As will I. Once I noticed how bad Fallout 3 was back in the day, I left because I had nothing to say about it - only to come back when New Vegas was announced. And as much as I had and have criticism over it, it did once again put some light at the end of the tunnel. It's weird, this series, how there always happens appear some glimmer of hope in the horizon... After Fallout 2 there was Van Buren, after VB's cancellation there was Fallout 3 from Beth (that I never expected to be made the way it was), after Fallout 3 there was New Vegas, and now things once again look very grim.

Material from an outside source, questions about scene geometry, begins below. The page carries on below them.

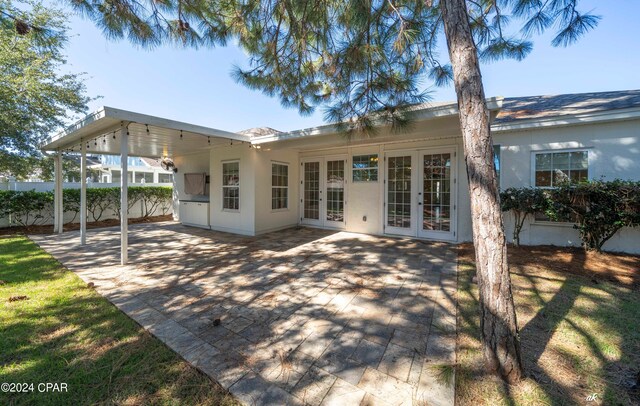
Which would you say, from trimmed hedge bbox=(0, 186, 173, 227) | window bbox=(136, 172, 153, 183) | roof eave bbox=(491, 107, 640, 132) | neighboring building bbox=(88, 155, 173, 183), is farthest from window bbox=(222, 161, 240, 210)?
window bbox=(136, 172, 153, 183)

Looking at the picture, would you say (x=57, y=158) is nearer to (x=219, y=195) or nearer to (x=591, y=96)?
(x=219, y=195)

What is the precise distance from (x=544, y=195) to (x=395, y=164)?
3066 millimetres

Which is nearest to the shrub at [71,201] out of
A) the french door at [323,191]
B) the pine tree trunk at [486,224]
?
the french door at [323,191]

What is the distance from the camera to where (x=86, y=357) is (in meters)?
1.98

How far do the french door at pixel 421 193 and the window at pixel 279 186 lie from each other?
3.09m

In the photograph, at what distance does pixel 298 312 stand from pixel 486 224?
6.56 feet

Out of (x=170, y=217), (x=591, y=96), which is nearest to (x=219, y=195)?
(x=170, y=217)

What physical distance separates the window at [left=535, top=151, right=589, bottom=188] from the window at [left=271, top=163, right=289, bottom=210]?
6.23m

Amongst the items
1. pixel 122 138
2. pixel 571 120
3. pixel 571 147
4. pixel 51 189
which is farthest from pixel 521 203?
pixel 51 189

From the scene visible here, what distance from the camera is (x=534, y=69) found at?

But that aside, I never question peoples motives for posting on a forum; it's none of my business. If there's a discussion that interests me enough to say something, rock'n roll, when there's not (and most are like that), I don't participate.
Conjecture. Bethesda has deliberately avoided talking about perks or skills, so we can't say how the character starts out. Even assuming the apparent removal of skills as a given, the player may very well start out choosing a number of 'tag perks' that represent what the character knew prior to the start of the game.
I'm really not arguing for or against the change without knowing more, but the 25 point thresholds are only relevant to a few skills, like Lockpicking and Science. Many skills like Medicine, Guns, Repair, Sneak were relevant point by point. Most were relevant by 5 point increments when used during a Speech check (Speech, Explosive, Barter, etc), but also relevant point by point when in regular use.